I cannot believe I did this ! But there I was on the surgery table, about to receive anaesthetics. And all the anxiety that had been building up suddenly became just too much.
I’m not quite sure why I did it yet. All I know is I tore up the consent document and started crying, crying without being able to stop.
The nurses have been very nice with me, they got me a warm blanket and were very gentle and supportive. The surgeon a little less so, I’m not sure he’ll let me come back. He said the next spot they can offer me will be three years from now.
I still think I want to do this ? But not today. Not today. I don’t feel capable of going through with it today. I felt like I was going to DIE on that table.
I think I need a therapist to process this. I don’t understand my emotions at ALL yet.


I’m transfemme and post op. Yeah, lots of big emotions approaching that table, and I’m so sorry that they hit you all then and there.
Take your time and definitely do not rush!!! Therapy is an excellent call, it sounds like you need to really delve into what it is you need. Be absolutely sure you feel comfortable with your surgeon. Be absolutely sure you’re ready. Be absolutely sure you have support for after the surgery as well, because the recovery really sucks.

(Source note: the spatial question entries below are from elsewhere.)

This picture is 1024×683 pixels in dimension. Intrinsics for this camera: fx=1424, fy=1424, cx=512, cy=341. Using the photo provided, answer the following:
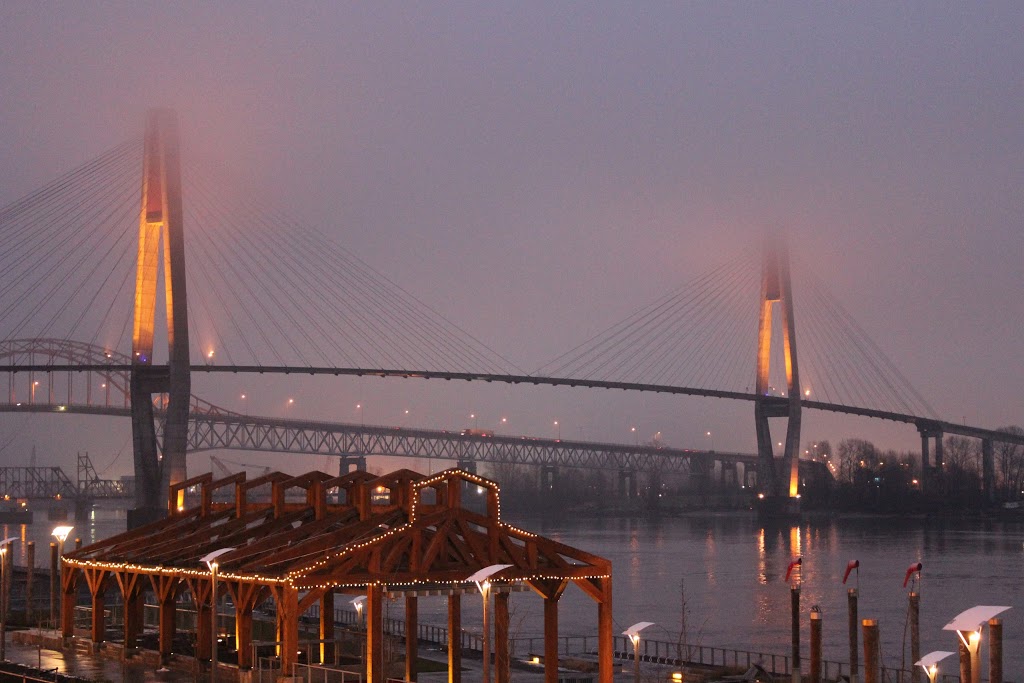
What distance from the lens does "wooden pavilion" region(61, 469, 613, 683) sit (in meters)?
19.3

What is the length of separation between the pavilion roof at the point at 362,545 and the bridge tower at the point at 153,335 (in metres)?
27.7

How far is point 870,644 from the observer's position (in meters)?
22.5

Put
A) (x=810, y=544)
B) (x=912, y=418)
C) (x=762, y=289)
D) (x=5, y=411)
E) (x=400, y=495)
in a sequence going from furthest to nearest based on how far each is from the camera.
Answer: (x=5, y=411) → (x=912, y=418) → (x=762, y=289) → (x=810, y=544) → (x=400, y=495)

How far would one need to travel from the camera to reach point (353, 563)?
19.4 m

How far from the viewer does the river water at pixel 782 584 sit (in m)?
40.2

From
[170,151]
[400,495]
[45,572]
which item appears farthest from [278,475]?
[170,151]

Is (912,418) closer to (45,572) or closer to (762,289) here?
(762,289)

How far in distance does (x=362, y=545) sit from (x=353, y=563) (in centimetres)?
27

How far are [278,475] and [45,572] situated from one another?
1087 inches

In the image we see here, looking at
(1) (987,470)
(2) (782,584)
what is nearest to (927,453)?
(1) (987,470)

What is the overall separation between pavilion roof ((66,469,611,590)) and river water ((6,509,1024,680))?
11.0m

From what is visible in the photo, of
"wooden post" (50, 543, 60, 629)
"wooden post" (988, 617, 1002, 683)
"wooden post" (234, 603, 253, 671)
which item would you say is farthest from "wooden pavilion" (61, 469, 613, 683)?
"wooden post" (50, 543, 60, 629)

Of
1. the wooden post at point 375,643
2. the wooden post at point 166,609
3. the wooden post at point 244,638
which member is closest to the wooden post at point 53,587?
the wooden post at point 166,609

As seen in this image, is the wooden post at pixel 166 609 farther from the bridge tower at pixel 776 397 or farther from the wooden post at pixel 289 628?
the bridge tower at pixel 776 397
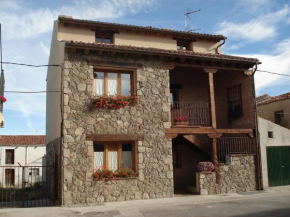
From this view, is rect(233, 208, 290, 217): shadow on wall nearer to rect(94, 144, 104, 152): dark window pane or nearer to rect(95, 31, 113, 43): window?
rect(94, 144, 104, 152): dark window pane

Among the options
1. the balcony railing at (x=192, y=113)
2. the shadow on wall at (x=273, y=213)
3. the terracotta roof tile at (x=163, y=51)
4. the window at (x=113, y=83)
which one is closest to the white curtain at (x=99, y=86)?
the window at (x=113, y=83)

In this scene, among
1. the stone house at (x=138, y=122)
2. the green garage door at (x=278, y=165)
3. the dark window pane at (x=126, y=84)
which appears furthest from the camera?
the green garage door at (x=278, y=165)

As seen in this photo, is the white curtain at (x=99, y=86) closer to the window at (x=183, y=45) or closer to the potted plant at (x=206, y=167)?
the potted plant at (x=206, y=167)

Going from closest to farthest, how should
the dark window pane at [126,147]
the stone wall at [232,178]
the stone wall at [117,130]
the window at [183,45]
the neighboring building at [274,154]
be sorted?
the stone wall at [117,130]
the dark window pane at [126,147]
the stone wall at [232,178]
the neighboring building at [274,154]
the window at [183,45]

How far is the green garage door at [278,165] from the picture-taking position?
1541 cm

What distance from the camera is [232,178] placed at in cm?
1429

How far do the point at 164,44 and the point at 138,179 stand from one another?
7848 mm

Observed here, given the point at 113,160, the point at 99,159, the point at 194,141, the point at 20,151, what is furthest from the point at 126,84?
the point at 20,151

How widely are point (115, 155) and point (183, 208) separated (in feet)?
12.0

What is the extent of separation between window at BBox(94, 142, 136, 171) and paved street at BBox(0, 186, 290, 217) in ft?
5.25

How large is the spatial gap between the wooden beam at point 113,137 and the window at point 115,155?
377mm

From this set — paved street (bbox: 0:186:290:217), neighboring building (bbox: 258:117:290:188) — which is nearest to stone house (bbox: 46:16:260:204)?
neighboring building (bbox: 258:117:290:188)

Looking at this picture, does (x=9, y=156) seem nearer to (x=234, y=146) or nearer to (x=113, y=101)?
(x=113, y=101)

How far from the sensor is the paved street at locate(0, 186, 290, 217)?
31.8 ft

It’s not all flowers and roses on the other side either. My surgeon was truly excellent and did a great job, but I had a couple weird complications and a bad UTI, and there are some things I don’t like about how things turned out. But there were so many things and health problems I had that came from being pre op too, and it was certainly way worse for me before surgery. At the end, big and complicated feelings. Take good care of yourself and be sure to really get introspective about it all, okay? If it’s right for you, great. If not, also great.